Tindakan yang Diperlukan:
1. Menurut teks tentang desentralisasi fiskal, Dana Perimbangan terdiri atas dana apa saja?
2. Tuliskan lanjutan teks tentang desentralisasi fiskal, dimulai setelah kalimat terakhirnya.

Teks yang Diberikan:
= = = = = = =
Tujuan dari desentralisasi keuangan adalah untuk memenuhi
aspirasi daerah mengenai pengendalian sumber daya
keuangan negara, menggalakkan tanggung jawab dan transparansi pemerintah daerah, meningkatkan keterlibatan masyarakat
dalam proses pengembangan regional, mengurangi kesenjangan antara wilayah, memastikan pelaksanaan
minimal layanan publik di masing-masing wilayah, dan akhirnya dapat
meningkatkan kesejahteraan masyarakat secara umum, dan pembangunan yang dapat
dicapai melalui mekanisme pasar, tetapi juga memerlukan peran pemerintah
melalui kebijakan yang berkaitan dengan anggaran. Pada saat yang sama, jika
lebih banyak dipelajari, kebijakan desentralisasi fiskal adalah hasil dari keputusan politik atas pelaksanaan desentralisasi atau kebijakan otonomi daerah yang diambil oleh pemerintah. Otonomi daerah tidak mungkin berhasil jika tidak
sepenuhnya disokong melalui kebijakan fiskal melalui
transfer ke
daerah untuk
mendukung (Hastuti, 2018).
Pelaksanaan otonomi
daerah, tentunya diperlukan
kebutuhan untuk pendanaan yang besar. Sumber pendanaan utama
melalui PAD, dapat digunakan untuk
membiayai investasi dan pembangunan. Namun, komponen pendanaan daerah tidak hanya PAD, terdapat juga transfer dari pemerintah pusat. Berdasarkan UU No. 33 Tahun
2004,
transfer dari pusat dilakukan melalui Dana Perimbangan yang terdiri dari
Dana Bagi Hasil (DBH), Dana Alokasi Umum (DAU), dan Dana Alokasi Khusus (DAK), yang memiliki
tujuan mengurangi ketidakseimbangan fiskal
vertikal (antara pemerintah pusat dengan pemerintah daerah) dan membantu
daerah-daerah dalam membiayai sesuai kewenangan.
= = = = = = =
Data Sumber:

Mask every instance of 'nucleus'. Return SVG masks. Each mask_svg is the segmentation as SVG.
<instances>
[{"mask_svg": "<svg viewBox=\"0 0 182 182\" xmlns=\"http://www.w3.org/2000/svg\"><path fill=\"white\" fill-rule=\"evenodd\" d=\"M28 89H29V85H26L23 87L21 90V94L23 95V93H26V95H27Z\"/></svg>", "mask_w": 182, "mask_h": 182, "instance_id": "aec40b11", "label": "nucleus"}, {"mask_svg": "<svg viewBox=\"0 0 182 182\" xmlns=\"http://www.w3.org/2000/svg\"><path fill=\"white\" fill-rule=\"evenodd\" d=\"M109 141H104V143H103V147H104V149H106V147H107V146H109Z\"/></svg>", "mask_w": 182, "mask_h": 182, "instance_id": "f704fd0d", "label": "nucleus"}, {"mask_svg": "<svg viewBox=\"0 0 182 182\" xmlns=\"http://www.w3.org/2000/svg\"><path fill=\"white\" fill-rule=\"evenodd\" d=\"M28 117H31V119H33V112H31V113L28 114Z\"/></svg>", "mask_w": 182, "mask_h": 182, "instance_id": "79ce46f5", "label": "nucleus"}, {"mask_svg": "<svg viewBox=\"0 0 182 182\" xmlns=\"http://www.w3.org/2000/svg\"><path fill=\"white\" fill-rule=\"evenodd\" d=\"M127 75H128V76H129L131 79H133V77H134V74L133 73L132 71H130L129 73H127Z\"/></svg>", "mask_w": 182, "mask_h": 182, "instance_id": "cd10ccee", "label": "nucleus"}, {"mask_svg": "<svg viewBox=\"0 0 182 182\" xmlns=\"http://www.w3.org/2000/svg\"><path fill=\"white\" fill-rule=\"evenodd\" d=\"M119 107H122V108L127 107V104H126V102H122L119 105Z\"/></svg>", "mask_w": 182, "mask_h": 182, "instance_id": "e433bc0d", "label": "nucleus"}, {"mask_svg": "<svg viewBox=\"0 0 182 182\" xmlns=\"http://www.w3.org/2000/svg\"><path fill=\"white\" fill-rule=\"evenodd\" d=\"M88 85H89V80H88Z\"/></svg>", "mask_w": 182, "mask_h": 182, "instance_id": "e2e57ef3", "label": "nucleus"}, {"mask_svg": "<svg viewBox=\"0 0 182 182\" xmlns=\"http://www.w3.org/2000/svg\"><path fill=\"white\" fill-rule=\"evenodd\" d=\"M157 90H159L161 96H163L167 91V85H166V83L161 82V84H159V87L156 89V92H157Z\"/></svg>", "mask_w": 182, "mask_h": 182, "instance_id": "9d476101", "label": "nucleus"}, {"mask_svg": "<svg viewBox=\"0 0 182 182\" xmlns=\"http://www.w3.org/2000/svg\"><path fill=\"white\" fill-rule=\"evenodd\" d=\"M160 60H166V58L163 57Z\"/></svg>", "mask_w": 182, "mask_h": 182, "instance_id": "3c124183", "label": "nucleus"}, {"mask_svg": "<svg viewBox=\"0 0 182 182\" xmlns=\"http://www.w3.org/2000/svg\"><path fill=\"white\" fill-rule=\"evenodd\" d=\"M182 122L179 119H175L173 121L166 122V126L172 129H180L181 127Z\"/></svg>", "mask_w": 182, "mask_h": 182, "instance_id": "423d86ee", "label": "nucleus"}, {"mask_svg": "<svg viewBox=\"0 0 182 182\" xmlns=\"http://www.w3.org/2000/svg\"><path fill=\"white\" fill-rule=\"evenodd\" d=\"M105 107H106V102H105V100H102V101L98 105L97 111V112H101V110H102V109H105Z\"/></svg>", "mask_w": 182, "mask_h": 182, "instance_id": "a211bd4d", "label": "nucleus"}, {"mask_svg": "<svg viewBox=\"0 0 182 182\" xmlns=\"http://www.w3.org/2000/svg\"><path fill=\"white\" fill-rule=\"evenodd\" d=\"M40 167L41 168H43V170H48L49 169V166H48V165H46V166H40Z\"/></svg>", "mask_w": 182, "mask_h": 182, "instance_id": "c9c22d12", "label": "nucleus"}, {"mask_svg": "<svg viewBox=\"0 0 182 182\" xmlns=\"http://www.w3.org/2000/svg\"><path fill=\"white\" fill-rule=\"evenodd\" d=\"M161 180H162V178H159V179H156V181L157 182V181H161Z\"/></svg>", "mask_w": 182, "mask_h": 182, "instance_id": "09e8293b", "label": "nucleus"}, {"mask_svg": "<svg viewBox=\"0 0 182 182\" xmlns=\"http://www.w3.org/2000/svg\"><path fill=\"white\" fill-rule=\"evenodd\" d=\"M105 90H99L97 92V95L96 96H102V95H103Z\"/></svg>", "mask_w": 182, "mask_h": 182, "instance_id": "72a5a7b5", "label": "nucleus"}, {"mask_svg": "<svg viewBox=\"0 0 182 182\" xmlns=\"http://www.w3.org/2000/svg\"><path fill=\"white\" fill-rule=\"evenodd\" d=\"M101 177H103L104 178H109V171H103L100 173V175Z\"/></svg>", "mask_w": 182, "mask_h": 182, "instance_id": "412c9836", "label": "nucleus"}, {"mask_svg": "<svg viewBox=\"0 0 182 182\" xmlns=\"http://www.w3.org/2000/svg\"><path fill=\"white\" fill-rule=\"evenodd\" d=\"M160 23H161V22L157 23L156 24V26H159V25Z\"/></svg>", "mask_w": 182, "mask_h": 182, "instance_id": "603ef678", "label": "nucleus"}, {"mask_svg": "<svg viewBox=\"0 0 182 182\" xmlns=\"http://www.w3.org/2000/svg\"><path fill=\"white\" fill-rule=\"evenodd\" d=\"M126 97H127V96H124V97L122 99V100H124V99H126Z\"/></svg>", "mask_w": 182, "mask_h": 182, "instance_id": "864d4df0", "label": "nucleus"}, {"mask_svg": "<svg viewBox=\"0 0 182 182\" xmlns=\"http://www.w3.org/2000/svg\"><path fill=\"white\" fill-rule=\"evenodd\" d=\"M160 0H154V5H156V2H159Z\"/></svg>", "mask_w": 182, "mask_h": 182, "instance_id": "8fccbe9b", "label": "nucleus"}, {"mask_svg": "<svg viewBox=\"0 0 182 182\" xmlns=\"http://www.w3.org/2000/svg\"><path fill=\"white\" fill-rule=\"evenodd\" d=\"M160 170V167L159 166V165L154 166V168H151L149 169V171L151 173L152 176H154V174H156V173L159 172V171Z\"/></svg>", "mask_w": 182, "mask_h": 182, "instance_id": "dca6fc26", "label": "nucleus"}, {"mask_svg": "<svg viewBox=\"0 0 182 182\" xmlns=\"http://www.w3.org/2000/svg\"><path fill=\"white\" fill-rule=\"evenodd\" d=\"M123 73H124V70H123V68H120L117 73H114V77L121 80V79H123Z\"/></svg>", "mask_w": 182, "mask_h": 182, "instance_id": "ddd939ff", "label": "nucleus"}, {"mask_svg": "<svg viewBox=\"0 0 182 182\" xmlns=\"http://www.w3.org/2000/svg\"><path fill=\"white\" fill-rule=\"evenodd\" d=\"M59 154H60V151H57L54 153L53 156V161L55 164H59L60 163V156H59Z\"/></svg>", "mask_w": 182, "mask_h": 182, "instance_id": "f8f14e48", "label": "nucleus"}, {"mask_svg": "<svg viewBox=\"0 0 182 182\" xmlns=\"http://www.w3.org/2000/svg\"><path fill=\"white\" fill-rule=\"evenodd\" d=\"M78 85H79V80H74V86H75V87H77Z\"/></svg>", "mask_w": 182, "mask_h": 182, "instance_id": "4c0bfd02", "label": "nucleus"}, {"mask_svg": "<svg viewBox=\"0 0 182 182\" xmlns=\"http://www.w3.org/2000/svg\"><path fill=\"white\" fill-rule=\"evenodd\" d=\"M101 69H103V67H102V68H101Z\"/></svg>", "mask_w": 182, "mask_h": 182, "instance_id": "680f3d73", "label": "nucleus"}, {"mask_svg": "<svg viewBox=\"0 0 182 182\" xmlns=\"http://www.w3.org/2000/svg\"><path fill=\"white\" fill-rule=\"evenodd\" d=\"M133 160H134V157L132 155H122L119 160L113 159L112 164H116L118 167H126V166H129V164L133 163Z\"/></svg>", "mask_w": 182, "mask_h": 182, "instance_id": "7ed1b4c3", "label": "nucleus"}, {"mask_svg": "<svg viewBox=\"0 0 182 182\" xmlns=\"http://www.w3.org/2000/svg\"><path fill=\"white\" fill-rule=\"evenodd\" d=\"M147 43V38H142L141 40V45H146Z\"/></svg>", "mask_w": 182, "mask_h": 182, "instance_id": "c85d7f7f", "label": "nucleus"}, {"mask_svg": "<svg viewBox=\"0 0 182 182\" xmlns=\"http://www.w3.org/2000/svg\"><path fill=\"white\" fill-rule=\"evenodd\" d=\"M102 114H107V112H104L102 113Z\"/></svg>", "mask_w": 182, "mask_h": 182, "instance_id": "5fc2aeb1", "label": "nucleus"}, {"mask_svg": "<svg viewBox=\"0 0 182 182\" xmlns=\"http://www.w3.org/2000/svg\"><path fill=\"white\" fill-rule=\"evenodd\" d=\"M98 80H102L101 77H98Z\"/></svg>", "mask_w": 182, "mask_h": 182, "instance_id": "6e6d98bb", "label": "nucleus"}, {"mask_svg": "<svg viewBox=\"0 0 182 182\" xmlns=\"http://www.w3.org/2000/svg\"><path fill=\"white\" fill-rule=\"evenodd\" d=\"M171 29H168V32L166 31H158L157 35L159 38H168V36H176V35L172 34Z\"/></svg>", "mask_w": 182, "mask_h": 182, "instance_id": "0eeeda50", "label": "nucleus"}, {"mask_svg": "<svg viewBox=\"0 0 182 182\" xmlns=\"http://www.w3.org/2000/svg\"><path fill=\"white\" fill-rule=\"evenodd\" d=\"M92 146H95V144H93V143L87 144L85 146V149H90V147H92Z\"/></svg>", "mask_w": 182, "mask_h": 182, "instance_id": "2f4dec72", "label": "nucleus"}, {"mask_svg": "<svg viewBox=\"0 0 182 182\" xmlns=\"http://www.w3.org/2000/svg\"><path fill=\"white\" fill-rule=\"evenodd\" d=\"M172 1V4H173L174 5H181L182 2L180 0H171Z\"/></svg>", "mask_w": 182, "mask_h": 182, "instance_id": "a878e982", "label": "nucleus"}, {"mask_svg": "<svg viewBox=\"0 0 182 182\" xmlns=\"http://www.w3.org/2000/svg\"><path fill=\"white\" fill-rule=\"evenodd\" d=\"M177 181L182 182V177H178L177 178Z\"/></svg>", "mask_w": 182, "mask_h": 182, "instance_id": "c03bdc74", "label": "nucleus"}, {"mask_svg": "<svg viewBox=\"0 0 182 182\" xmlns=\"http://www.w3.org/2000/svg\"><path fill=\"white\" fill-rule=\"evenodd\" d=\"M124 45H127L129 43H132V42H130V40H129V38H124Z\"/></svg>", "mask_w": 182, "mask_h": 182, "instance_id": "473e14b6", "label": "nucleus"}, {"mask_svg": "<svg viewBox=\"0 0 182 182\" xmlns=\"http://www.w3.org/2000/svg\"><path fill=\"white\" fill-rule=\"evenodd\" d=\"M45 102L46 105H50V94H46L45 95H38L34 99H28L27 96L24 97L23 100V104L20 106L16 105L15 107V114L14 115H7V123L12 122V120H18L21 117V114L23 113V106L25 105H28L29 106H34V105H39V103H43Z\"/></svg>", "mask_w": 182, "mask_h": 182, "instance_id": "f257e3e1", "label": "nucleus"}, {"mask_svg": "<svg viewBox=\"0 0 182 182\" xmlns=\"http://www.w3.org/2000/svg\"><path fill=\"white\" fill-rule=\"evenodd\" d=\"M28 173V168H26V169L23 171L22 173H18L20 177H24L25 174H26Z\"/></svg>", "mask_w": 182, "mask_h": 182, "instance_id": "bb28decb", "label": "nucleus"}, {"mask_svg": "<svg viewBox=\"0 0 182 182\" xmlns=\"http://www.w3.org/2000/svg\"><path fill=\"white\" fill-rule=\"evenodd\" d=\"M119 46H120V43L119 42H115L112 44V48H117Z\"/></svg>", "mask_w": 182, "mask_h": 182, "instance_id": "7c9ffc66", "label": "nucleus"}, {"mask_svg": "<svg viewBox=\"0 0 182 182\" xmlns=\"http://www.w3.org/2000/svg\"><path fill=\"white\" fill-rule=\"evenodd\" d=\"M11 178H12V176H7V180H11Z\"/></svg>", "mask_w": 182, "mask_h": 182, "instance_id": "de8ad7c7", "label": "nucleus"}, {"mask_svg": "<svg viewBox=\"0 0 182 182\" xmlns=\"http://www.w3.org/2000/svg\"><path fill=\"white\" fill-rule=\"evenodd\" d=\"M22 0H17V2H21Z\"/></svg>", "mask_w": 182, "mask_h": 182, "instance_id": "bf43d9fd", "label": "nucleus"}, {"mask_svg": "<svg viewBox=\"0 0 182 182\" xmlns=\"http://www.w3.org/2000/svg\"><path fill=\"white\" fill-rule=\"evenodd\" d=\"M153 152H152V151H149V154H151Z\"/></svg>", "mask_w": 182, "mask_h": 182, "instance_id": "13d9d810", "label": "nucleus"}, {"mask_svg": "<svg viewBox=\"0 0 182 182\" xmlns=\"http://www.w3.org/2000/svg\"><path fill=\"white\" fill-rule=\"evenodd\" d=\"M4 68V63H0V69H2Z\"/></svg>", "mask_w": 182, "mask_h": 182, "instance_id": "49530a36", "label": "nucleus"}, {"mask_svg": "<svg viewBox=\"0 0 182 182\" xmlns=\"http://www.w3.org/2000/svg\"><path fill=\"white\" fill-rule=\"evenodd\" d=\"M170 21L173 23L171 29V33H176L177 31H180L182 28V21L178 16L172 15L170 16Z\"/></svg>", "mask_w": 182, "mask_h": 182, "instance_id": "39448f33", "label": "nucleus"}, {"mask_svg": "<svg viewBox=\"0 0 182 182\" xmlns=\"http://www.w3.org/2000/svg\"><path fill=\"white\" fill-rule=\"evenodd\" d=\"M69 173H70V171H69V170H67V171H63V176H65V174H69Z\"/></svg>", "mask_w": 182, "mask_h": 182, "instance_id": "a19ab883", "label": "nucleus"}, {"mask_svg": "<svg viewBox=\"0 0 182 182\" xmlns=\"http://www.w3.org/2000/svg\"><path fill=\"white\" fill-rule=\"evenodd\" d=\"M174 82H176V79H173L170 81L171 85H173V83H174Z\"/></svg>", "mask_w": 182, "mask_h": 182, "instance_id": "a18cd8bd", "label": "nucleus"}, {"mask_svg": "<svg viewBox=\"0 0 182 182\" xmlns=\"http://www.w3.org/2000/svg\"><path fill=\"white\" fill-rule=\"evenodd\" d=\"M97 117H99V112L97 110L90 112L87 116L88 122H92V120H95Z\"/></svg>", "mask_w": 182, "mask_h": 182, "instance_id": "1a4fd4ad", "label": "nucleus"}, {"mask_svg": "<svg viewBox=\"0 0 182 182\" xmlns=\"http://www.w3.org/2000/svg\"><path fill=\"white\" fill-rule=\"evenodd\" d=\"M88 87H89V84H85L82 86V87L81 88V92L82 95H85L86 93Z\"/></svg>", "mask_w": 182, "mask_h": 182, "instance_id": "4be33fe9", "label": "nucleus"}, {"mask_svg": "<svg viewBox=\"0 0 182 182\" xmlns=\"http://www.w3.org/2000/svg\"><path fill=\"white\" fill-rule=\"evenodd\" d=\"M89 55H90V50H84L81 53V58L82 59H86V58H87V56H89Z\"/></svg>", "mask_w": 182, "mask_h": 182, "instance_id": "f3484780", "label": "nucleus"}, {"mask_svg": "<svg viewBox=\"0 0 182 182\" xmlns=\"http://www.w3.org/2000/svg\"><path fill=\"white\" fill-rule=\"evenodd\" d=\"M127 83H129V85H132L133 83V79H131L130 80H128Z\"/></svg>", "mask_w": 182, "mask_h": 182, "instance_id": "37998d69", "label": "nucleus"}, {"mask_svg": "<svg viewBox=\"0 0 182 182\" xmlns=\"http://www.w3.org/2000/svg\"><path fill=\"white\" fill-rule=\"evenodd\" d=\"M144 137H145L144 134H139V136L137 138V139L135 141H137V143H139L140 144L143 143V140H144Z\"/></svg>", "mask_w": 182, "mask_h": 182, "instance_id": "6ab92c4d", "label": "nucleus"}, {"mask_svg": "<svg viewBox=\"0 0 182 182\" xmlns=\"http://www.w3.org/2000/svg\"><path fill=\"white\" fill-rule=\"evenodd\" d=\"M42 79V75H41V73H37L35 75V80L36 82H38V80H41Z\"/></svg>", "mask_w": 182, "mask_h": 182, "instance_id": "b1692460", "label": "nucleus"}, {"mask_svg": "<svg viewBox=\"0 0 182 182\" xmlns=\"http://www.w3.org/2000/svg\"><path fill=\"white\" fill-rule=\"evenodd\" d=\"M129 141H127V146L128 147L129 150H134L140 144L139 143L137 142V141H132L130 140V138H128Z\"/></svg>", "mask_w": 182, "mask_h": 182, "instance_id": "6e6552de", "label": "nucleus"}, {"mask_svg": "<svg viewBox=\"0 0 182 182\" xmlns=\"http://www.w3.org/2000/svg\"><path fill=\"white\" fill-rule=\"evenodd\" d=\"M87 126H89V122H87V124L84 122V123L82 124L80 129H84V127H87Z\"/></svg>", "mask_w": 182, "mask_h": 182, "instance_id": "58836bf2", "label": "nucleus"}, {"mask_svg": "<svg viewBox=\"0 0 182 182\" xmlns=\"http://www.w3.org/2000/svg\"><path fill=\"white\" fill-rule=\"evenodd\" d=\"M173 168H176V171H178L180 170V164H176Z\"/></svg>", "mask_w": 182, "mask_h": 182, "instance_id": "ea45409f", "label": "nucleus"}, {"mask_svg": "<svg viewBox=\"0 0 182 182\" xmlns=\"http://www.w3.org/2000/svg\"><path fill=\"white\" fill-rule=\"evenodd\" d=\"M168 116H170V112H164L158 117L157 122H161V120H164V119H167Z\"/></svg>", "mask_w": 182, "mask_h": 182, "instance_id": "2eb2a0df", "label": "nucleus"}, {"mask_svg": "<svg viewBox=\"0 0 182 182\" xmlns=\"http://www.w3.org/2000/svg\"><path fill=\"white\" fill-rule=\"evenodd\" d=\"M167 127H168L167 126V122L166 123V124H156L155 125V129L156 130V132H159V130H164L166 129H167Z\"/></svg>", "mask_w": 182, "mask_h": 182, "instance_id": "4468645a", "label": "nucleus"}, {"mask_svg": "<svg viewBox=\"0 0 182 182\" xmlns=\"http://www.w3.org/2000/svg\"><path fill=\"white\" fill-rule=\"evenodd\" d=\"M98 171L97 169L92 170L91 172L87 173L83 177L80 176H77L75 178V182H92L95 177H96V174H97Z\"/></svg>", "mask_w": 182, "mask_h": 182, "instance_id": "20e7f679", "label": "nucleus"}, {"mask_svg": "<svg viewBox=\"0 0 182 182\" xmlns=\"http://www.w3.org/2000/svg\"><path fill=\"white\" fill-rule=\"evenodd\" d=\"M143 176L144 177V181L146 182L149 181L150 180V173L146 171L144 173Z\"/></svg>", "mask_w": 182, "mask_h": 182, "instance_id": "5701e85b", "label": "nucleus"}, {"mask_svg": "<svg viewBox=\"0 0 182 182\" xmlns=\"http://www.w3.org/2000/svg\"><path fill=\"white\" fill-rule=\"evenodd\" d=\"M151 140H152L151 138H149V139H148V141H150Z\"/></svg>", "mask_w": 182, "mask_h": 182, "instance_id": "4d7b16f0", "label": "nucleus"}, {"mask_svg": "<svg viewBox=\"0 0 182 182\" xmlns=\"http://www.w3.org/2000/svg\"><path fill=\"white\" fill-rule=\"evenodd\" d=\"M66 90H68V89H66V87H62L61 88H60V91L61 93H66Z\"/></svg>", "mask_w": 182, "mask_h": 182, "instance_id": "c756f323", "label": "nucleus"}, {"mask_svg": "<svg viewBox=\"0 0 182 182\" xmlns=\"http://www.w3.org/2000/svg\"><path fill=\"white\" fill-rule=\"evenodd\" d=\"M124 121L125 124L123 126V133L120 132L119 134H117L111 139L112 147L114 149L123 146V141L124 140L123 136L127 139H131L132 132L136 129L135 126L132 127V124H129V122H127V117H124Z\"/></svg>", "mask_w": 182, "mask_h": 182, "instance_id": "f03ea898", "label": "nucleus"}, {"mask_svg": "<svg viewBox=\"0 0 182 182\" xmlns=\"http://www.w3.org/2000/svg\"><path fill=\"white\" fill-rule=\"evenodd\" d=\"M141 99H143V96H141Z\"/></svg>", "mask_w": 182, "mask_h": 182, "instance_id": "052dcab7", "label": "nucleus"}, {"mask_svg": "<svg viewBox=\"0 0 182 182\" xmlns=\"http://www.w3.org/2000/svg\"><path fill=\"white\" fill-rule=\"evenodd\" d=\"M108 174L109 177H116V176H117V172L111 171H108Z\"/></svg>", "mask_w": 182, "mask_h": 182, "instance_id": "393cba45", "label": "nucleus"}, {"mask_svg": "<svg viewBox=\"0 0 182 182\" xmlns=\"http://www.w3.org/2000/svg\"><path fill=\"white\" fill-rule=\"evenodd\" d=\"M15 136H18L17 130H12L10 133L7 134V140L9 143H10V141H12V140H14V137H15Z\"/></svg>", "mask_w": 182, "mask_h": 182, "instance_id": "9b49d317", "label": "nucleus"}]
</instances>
= = = = = = =
Hasil per Tugas:
1. Dana Bagi Hasil (DBH), Dana Alokasi Umum (DAU), dan Dana Alokasi Khusus (DAK).

2.
Di samping
itu, terdapat peraturan perundang-undangan lain
yang mengatur antara lain:
1. UU No.
18 Tahun 2001 tentang Otonomi Khusus Bagi Provinsi Daerah Istimewa Aceh Sebagai
Provinsi Nanggroe Aceh Darussalam;
2. UU No.
39 Tahun 2007 tentang Perubahan Atas UU No.11 Tahun 1995 Tentang Cukai;
3. UU No.
28 Tahun 2009 tentang Pajak Daerah dan Retribusi Daerah;
4. UU No. 6
Tahun 2014 tentang Desa;
5. UU No.
23 Tahun 2014 tentang Pemerintahan Daerah;
6. UU No. 2
Tahun 2021 tentang Perubahan Kedua atas Undang-Undang Nomor 21 Tahun 2001
tentang Otonomi Khusus Bagi Provinsi Papua.
Diterbitkannya
beberapa UU tersebut mempengaruhi konstruksi hukum terkait sumber penerimaan
Daerah. Sebagai contoh, pengaturan sumber keuangan daerah yang sudah
dicantumkan dalam Pasal 5 UU No. 33 Tahun 2004 memerlukan penyesuaian dengan
adanya Dana Bagi Hasil Cukai Hasil Tembakau, Dana Otonomi Khusus, dan Dana
Keistimewaan Daerah Istimewa Yogyakarta, dan Dana Desa sebagaimana telah diatur
dalam Undang-Undang No. 23 Tahun 2014 tentang Pemerintahan Daerah.
Terkait
dengan pengaturan UU No. 28 Tahun 2009, masih terdapat beberapa
permasalahan dan tantangan yang selama ini perlu diperbaiki. Dasar objek pajak
daerah masih terbatas, meskipun telah diatur 16 jenis pajak daerah, tetapi
apabila dikelompokkan hanya dikenakan atas 3 dasar, yakni
konsumsi, properti, dan sumber daya alam. Pengaturan 32
jenis retribusi daerah, beberapa di antaranya adalah pungutan atas
pelayanan publik yang pada dasarnya wajib diberikan oleh pemerintah daerah
kepada masyarakatnya, dan dapat menciptakan
biaya ekonomi tinggi apabila tetap dipungut, diantaranya Retribusi Biaya Cetak KTP dan Akta
Catatan Sipil, Retribusi Pengujian Alat Pemadam Kebakaran, Retribusi Pemakaman
dan Pengabuan Mayat, serta Retribusi Tera
dan Tera Ulang.
Sebagaimana
diketahui, UU No. 28 Tahun 2009 beberapa pengaturannya juga telah diuji dan
diputus oleh Mahkamah Konstitusi (MK), yang tentunya berdampak pada keberlakuan
beberapa pasal, yaitu:
1. Putusan
MK No.52/PUU-IX/2011 terkait dengan objek pajak golf.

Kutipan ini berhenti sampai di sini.